26 agosto 2019
Aggiornato 10:00
Conti pubblici | Crisi del debito

Baldassarri: Il Fondo antidebito è già in Parlamento

Il progetto Baldassarri prevede la costituzione di un «Fondo Immobiliare Italia» di diritto privato a cui Stato, Regioni e Comuni potranno conferire i loro beni immobili. Boccia: Su debito dibattito surreale, chiarezza su cifre. Belisario (Idv): Sì a dismissioni, no a svendite di Stato

ROMA - «Se fosse stato accettato il mio emendamento alla spending review, il Piano antidebito di cui si discute in questi giorni sarebbe già legge». Lo ha dichiarato a SkyTg24 il presidente della Commissione Bilancio del Senato ed esponente di Fli Mario Baldassarri. «Il primo agosto quell'emendamento è diventato un disegno di legge depositato al Parlamento: quindi c'è già un atto istituzionale che può rapidamente essere approvato».

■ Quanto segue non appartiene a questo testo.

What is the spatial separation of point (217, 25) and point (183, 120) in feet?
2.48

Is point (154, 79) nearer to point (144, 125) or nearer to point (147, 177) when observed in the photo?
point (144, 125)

Il progetto Baldassarri prevede la costituzione di un «Fondo Immobiliare Italia» di diritto privato a cui Stato, Regioni e Comuni potranno conferire i loro beni immobili. Per acquistare i beni, il Fondo emetterebbe obbligazioni convertibili in azioni (che essendo garantite da beni reali potrebbero avere un rating elevato) da collocare presso investitori nazionali e internazionali. Con le risorse raccolte presso gli investitori il Fondo pagherebbe gli immobili allo Stato, alle Regioni e ai Comuni che potrebbero così ridurre i propri debiti. Nel frattempo il Fondo Immobiliare Italia potrebbe valorizzare i beni immobili e venderli gradualmente nel giro di 15-20 anni.
«Con questa proposta, frutto delle analisi di economisti e tecnici come Savona e Monorchio - ha aggiunto Baldassarri, anch'egli professore di economia - si compensano due esigenze: far ottenere rapidamente allo Stato e agli enti territoriali risorse liquide per ridurre il debito e lasciare al Fondo il tempo necessario per valorizzare e cedere il patrimonio».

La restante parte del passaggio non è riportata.